Quincey Koziol wrote:
Hi John,
Hi Quincey, some thoughts on your proposal:
1. A few notes on naming differences between the netCDF and HDF5 data model:
A netCDF *Variable* is a multidimensional array of primitive
values, roughly corresponding to a HDF5 *Dataset.*
Yup.
A netCDF *Dimension *is a named array index. They are globally
scoped, so can be shared. A Variable specifies its dimensionality by
referencing a set of Dimensions, this set corresponds to an HDF5
*Dataspace. *There is no exact equivilence to a Dimension as i
understand it. The fact that Variables can share Dimensions adds an
important meaning to netCDF files.
This document introduces dimensions as an optional method of composing
a dataspace in HDF5, so they ought to be completely analogous to netCDF
dimensions.
sorry, i didnt realize you were defining dimensions seperately from
dimension scales. thats very good, from my POV.
One possible difference is that I wasn't planning on naming the dimensions
within a dataspace. They were just going to be indexed by their rank within
the dataspace (i.e. the 0th dimension, the 1st dimension, etc). This could
reference a named dimensions through an indirect dimension (see the shareability
document), but the actual dimensions in the dataspace weren't planned on having
names associated with them.
only shared dimensions need be named.
Do you think this is an important requirement? Does the netCDF API
require that the dimensions in a dataspace for a dataset have names, or
will having shared dimensions using the names of dimension objects in the
grouping hierarchy be sufficient?
netcdf only has shared dimesnions, so they are always named.
A netCDF *Coordinate Variable* is a 1D Variable whose name matches
its dimension's name, and whose values are monotonic. This corresponds
to your proposed *Dimension Scale*. Note that a netCDF Dimension
describes array indices, whereas a Coordinate Variable / Dimension Scale
describe coordinates values assigned to each index of the corresponding
Dimension.
Yes, I designed the new HDF5 Dimension Scale model to be compatible
with netCDF Coordinate Variables (ideally, Dimension Scales will be a superset
of Coordinate Variables). I'm still not totally pleased with the term "scale"
and somewhat lean toward using netCDF's "coordinates" term since that more
accurately describes their true meaning, but since HDF4 used "scale", I may end
up sticking with the term... :-/
2. So, generally I like your Dimension Scale proposal. The main things
we need are 1) shared Dimensions even when theres not a coordinate
variable (perhaps a Dimension Scale without the values?),
Actually, the HDF5 Dimensions will be able to be shared by different
dataspaces without involving any Dimension Scales.
good
2) each Dimension Scale must have a name;
Yes, that's the primary method of indexing them from a dimension. I
imagine we may have an API function to get the n'th scale, but that's not
a requirement at this point.
good
and 3) a Variable/Dataset can specify
its dimensionality/Dataspace by listing the Dimensions (or their names).

• Work instructions
Carry on the netCDF and HDF5 dimensions thread from the point where it stops. The data are not needed here.

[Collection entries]
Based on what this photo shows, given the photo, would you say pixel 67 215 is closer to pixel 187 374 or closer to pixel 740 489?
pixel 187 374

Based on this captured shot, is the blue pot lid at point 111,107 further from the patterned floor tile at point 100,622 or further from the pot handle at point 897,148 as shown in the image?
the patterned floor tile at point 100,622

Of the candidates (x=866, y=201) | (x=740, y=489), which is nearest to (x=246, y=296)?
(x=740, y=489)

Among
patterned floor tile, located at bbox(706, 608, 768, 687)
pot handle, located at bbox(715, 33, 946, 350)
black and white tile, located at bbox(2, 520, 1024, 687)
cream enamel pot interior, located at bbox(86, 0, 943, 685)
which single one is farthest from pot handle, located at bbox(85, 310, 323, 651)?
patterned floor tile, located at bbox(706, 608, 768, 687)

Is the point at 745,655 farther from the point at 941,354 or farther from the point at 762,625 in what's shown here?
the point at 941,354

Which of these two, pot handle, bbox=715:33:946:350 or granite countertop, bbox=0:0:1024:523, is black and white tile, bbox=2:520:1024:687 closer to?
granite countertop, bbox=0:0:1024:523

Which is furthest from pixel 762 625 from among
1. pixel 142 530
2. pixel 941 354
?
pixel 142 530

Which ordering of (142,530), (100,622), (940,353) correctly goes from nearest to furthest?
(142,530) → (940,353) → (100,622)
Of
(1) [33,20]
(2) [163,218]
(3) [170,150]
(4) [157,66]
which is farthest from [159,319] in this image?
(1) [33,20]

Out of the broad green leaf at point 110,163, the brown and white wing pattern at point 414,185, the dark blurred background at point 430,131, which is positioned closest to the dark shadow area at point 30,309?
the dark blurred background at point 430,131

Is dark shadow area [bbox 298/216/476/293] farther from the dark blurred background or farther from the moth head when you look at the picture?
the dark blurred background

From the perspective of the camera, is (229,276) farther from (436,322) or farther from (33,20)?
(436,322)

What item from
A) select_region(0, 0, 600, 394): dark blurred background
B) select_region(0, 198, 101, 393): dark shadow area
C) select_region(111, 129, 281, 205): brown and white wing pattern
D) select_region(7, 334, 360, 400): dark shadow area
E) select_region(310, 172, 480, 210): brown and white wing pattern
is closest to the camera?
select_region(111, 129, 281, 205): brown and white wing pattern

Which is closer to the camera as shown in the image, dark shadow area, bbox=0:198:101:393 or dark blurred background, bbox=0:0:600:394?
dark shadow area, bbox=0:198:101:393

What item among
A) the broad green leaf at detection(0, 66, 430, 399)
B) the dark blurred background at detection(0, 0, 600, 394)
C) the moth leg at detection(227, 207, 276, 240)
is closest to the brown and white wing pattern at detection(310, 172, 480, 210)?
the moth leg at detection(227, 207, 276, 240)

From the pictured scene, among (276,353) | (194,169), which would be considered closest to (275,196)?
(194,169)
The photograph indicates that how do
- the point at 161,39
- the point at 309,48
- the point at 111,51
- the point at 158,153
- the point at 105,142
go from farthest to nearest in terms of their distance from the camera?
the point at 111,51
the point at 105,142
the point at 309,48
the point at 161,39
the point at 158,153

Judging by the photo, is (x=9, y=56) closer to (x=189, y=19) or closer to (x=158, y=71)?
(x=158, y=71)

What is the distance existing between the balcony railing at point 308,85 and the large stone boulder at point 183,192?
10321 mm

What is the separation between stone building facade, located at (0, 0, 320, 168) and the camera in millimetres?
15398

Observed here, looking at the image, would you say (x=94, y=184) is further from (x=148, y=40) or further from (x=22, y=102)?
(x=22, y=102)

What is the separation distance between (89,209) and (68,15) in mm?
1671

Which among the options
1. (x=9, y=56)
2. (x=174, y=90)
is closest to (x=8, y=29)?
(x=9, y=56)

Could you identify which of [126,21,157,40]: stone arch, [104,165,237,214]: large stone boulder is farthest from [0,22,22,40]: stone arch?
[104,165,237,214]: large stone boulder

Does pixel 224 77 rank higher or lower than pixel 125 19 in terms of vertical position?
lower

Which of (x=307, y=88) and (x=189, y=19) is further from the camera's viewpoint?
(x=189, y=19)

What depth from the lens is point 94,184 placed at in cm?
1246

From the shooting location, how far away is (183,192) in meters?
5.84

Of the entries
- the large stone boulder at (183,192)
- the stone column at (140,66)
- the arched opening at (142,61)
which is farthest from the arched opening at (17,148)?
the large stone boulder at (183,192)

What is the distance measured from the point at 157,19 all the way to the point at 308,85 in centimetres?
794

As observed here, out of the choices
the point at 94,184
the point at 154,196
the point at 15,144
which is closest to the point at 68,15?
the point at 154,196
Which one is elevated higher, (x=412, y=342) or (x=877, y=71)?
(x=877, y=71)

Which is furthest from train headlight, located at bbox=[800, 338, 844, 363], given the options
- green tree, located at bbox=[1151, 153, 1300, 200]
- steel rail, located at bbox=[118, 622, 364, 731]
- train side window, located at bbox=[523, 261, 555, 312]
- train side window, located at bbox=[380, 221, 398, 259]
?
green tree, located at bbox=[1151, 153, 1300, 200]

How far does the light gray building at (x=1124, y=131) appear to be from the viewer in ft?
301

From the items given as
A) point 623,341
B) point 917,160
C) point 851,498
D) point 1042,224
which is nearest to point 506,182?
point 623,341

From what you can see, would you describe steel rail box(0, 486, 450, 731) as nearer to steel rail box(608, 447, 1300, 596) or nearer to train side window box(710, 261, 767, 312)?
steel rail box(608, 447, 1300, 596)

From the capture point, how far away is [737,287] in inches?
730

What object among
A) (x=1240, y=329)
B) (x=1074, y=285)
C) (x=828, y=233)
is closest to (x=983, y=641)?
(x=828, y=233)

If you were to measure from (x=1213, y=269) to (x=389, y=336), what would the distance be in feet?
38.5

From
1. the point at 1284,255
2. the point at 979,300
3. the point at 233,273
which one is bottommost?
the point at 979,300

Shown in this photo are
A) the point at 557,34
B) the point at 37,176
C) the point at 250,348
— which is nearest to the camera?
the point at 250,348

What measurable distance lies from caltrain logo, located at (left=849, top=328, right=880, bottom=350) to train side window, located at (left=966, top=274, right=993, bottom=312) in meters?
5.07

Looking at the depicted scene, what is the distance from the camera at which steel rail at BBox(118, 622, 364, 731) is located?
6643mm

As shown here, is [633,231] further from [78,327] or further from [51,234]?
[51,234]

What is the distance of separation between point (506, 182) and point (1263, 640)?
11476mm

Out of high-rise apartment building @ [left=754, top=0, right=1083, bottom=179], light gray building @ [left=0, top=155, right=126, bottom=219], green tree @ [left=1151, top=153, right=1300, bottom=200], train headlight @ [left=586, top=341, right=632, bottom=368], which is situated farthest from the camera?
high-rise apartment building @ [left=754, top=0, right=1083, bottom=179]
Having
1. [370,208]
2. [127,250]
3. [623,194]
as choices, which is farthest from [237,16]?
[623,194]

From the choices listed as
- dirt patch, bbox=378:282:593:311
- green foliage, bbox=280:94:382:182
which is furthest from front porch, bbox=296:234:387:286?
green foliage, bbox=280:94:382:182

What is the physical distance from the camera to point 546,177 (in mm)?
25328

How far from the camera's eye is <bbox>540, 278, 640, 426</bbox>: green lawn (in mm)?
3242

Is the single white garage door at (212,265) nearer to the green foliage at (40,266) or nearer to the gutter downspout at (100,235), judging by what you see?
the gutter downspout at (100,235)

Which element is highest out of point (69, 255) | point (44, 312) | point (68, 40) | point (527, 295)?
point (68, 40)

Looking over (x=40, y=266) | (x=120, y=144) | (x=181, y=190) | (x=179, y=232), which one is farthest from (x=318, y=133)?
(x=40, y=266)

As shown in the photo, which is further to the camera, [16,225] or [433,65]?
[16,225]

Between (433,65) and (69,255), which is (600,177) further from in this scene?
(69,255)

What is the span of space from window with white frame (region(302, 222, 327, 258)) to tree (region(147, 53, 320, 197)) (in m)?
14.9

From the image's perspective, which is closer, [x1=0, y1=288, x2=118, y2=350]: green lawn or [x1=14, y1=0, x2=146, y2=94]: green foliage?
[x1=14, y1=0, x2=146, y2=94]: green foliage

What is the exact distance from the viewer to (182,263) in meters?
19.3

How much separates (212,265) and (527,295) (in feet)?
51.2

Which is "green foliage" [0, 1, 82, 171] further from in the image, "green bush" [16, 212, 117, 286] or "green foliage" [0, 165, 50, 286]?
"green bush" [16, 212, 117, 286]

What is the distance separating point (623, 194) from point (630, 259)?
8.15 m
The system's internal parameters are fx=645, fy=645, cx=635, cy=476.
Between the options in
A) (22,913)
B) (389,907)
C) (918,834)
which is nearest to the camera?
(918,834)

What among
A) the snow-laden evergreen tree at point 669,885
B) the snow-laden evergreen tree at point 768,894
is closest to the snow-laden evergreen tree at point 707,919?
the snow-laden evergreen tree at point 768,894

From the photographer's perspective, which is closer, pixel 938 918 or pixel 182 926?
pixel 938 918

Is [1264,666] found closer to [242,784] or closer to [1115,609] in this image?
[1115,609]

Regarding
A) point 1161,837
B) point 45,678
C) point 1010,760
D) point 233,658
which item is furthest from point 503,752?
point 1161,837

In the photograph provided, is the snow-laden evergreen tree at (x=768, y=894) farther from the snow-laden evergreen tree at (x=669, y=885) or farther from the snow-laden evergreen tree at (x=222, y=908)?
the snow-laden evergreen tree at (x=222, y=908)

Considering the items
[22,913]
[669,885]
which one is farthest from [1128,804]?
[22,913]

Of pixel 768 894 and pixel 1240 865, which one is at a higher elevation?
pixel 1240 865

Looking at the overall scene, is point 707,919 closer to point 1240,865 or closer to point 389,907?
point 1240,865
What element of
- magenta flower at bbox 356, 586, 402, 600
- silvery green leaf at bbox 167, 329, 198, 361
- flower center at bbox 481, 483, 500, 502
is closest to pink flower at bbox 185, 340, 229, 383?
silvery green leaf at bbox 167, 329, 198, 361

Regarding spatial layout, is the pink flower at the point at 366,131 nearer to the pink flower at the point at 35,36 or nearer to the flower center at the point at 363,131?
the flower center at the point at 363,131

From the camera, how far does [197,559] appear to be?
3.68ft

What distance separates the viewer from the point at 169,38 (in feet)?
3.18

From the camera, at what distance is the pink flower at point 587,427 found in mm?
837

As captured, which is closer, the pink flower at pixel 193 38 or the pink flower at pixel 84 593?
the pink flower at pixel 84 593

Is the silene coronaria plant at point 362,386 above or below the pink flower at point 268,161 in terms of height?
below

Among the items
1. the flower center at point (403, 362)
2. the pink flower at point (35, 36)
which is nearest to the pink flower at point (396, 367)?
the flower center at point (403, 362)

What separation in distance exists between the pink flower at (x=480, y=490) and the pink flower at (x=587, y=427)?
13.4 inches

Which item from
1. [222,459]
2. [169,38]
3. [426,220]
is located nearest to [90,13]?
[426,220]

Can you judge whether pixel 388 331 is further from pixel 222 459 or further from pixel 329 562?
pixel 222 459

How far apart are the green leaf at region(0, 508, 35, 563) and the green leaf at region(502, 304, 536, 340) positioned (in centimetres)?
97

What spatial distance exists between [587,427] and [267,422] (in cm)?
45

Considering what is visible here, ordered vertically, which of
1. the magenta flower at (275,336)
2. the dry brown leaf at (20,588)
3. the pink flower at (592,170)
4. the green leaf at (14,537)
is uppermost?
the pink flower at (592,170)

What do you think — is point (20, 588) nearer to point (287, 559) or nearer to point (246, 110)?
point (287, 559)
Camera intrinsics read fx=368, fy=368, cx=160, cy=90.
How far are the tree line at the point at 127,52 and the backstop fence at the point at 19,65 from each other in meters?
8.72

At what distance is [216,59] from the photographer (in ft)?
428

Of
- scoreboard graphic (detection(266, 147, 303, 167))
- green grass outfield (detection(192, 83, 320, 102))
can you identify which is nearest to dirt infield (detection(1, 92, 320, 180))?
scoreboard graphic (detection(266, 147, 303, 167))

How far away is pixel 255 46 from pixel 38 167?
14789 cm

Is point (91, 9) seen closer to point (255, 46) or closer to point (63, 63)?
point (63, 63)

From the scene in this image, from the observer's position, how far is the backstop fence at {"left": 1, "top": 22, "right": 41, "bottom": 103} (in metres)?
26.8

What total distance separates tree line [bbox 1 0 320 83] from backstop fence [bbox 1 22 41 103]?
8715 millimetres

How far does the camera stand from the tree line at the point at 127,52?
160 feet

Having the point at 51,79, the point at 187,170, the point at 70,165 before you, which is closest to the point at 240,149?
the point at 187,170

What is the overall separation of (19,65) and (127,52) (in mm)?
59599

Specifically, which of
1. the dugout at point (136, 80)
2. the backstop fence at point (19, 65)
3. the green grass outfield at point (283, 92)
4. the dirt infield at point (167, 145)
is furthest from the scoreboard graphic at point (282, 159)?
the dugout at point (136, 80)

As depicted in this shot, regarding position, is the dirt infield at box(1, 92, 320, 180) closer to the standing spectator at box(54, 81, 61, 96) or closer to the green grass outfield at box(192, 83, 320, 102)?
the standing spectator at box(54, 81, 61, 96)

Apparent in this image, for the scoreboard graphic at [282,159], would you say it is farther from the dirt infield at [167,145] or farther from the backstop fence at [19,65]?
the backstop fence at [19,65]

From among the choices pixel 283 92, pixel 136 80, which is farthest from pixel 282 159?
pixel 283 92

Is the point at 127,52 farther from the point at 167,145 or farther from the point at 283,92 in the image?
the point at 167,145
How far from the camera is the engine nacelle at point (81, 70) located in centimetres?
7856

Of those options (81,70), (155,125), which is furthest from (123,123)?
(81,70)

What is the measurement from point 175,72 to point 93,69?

• Expected answer
I'm planning on adding API functions for "composing" a dataspace from
dimensions and then that "composed" dataspace could be used to create datasets.
good
3. While 1D Coordinate Variables / Dimension Scales are the common case,
there are also datasets that need different kinds of coordinate systems,
including multidimensional coordinate variables. I am eager that netCDF
/ HDF5 can support these, but I think they can be built on top of the
current functionality, and so we can leave them out of this discussion
so as to keep things from getting too complicated. (for more details on
those ideas, see chapter 3.1 of the java-netcdf user manual).
As I mentioned to Russ and Ed last week, I think that having support for
coordinate systems (I was calling them "multi-dimensional scales" at the time)
is an important feature to include. I've printed the java-netcdf user
manual and will be using it for reference during further iterations on the
HDF5 dimension scale design to try to include this concept. I imagine that I'll
associate them with the dataspace directly instead of hanging them off the
dimensions (since the dataspace can be multi-dimensional and the dimensions are
1-D by definition).
Also, I was considering cutting the ability of dimensions to have multiple
scales associated with them (to simplify things), but glancing through the
java-netcdf information, it looks like that may be an important feature.
What's your opinion about how critical that is and how often it is used?
Quincey
i think there are 2 interesting examples if you try to handle coordinate
systems in a general way:
1. float lat(x,y) and float lon(x,y) assign latitude and longitude
coordinates to points on a projection plane. this is the
"multidimenensional case"
2. lat(sample), lon(sample), altitude(sample) might be a coordinate
system for variable O3(sample). this is the "1D trajectory" case.
So, what i came up with is that a coordinate system for a
variable/dataset is a collection of "coordinate axes" which can have any
dimensionality, but whose dimensions must all appear in the set of
dimensions used by the variable/dataset. Adding this info to the
dataspace is exactly right.
Because the common case is that all or most of the variables/datasets in
a file use the same coordinate system, its nice to factor this
information out. So if the dataspace can be shared and the coordinate
system can be associated with the dataspace, that would be party time
most excellent.
BTW, a mathematical formulation behind this (a little out of date but
useful if you like formalisms) is at
http://www.unidata.ucar.edu/staff/caron/papers/CoordMath.htm
theres still one piece that you *might* want to tackle. the above is a
framework for general coordinate systems. our users generally want
georeferencing coordinate systems. this involves identifying which of
the coordinate axes correspond to the x,y,z, and t coordinates. this can
be a big can of worms, eg is youve ever looked at GIS specs, they are
complex. We have developed a set of very simple specs that so far have
satisfied most of our datasets, using "attribute conventions" outside
any explicit library support. I can understand if you dont want to add
any more complications. However I will say that IMHO getting
georeferencing coodinate systems clearly specified (ie not having to use
attribute Conventions) would be a huge win for our communities, and one
thats really doable.